Back in September 2016 we had a long troubleshooting session with Securifi specialists trying to make Almond+ connect to a remote VPN server. Results: a pdf with instructions to manually set up connection using SSH console and a promise to address the problem in a future firmware, which so far didn't happen. I've spent today trying to set up at least some scripts to quickly turn VPN client on or off; as a side effect, I realized there are actually around 3 separate bugs in Almond's OpenVPN client implementation that need addressing (Securifi specialists probably figured that out back in September, but they weren't too open about their findings):
1)OpenVPN crashes immediately on launch because of inline certificate error. This happens if some of the certificate fields are left empty (if they are not required or provided by your VPN service). As a result, the client.ovpn config file will contain empty blocks like <cert> </cert>. Workaround: after pressing "save>connect>disconnect" manually delete empty intermediary certificate files (i.e. client.cacert). Deleting faulty blocks in client.ovpn won't help as it is regenerated when you press "connect"
2)Routing settings are not applied properly. When you press "connect", Almond changes routing /etc/config/network and /etc/config/ntpclient. These changes are more or less sufficient (see bug 3), but they are not applied fully. Reboot helps - but it's not an option for a web interface. Some way of reloading everything related to this routing must be found. If we keep these changes, reboot, relaunch openvpn client, it will finally work, except
3)Broken DNS. DNS settings are successfully received from VPN service, as evidenced by openvpn logs, but they are lost somewhere on the way towards LAN. Workaround: set up google DNS (8.8.8.8 8.8.4.4) manually either on each client, or in OpenWRT>Network>Interfaces>LAN.
What this means for users: you can make OpenVPN client work manually, via command line (or you can write a couple shell scripts). The attached pdf from Securifi has the right idea, but does a few unnecessary things.
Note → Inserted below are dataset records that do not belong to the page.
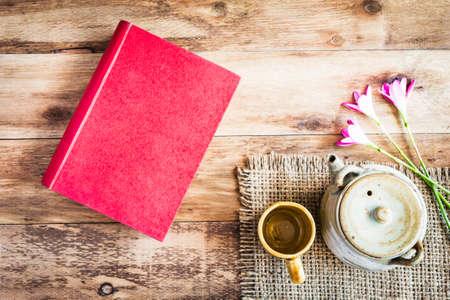 book: Čajové šálky s konvice s červenou knihu na starý dřevěný stůl. Pohled shora.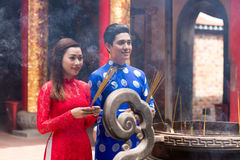 Vietnamese couple with incense sticks. Young couple with incense sticks standing in front of urn in the temple stock images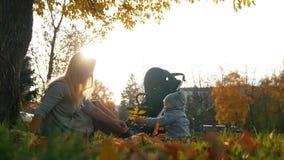Junge Mutter, die mit Blättern mit ihr lachendes kleines Baby im Herbstpark spielt lizenzfreies stockfoto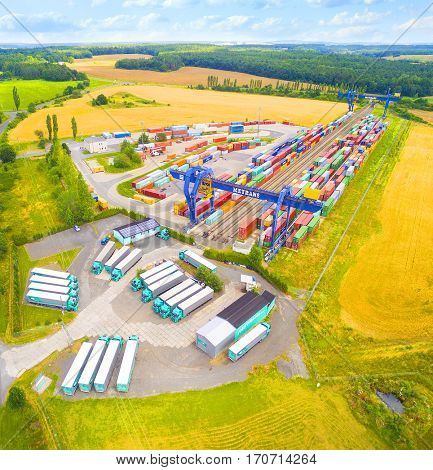 NYRANY, CZECH REPUBLIC - JULY 16, 2016: Aerial view of container terminal on a railroad with open storage area 50 000sqm. Terminal has a capacity of 40 trucks/day. European transportation industry.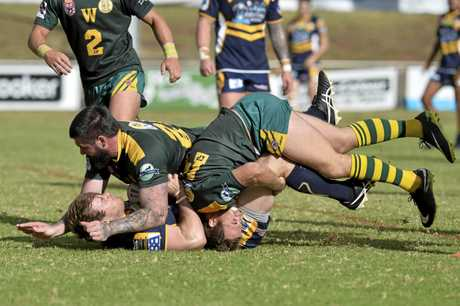 WRAPPED UP: Highfields player Josh Everett is tackled by Dylan Wilson (left) and Harry Fulwood of Wattles.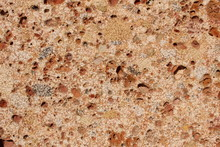 Pebble-embedded Stone Texture As A Background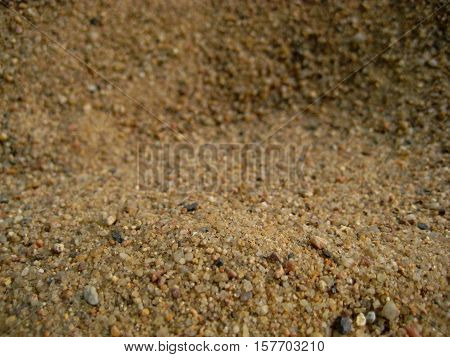 macro photo of the structure of the sand in shades of brown as the source of background in design and photo shop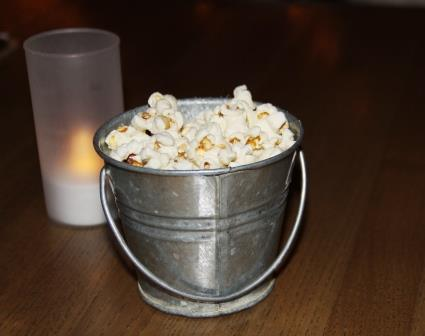 at dinner a small pail of popcorn on your table continues the tavern theme but low lighting from bulbs strung across the ceiling creates an ambiance that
Follow these instructions, but for /etc/config/network use
config 'interface' 'loopback'
option 'ifname' 'lo'
option 'proto' 'static'
option 'ipaddr' '127.0.0.1'
option 'netmask' '255.0.0.0'
config 'interface' 'wan'
option 'broadcast' '0'
option 'ifname' 'tun1'
option 'proto' 'none'
config 'interface' 'lan'
option 'ifname' 'eth1'
option 'type' 'bridge'
option 'proto' 'static'
option 'ipaddr' '10.10.10.254'
option 'netmask' '255.255.255.0'
option 'bcast' '10.10.10.255'
option 'dns' '8.8.8.8 8.8.4.4'
config 'interface' 'wan1'
option 'proto' 'dhcp'
option 'ifname' 'eth0'
and for /etc/config/ntpclient use
config 'ntpserver'
option 'hostname' '0.pool.ntp.org'
option 'port' '123'
config 'ntpserver'
option 'hostname' '1.pool.ntp.org'
option 'port' '123'
config 'ntpserver'
option 'hostname' '2.pool.ntp.org'
option 'port' '123'
config 'ntpserver'
option 'hostname' '3.pool.ntp.org'
option 'port' '123'
config 'ntpdrift'
option 'freq' '0'
config 'ntpclient'
option 'interval' '600'
option 'interface' 'wan1'
This is almost exactly what the OpenWRT-side script would've done, except for an additional DNS setting. Also, wait about 5 minutes after router reboots for connection to actually start working.
And Securifi: I can't stress this enough, you need to finally fix this. It's a basic feature which was supposed to be available since day 1.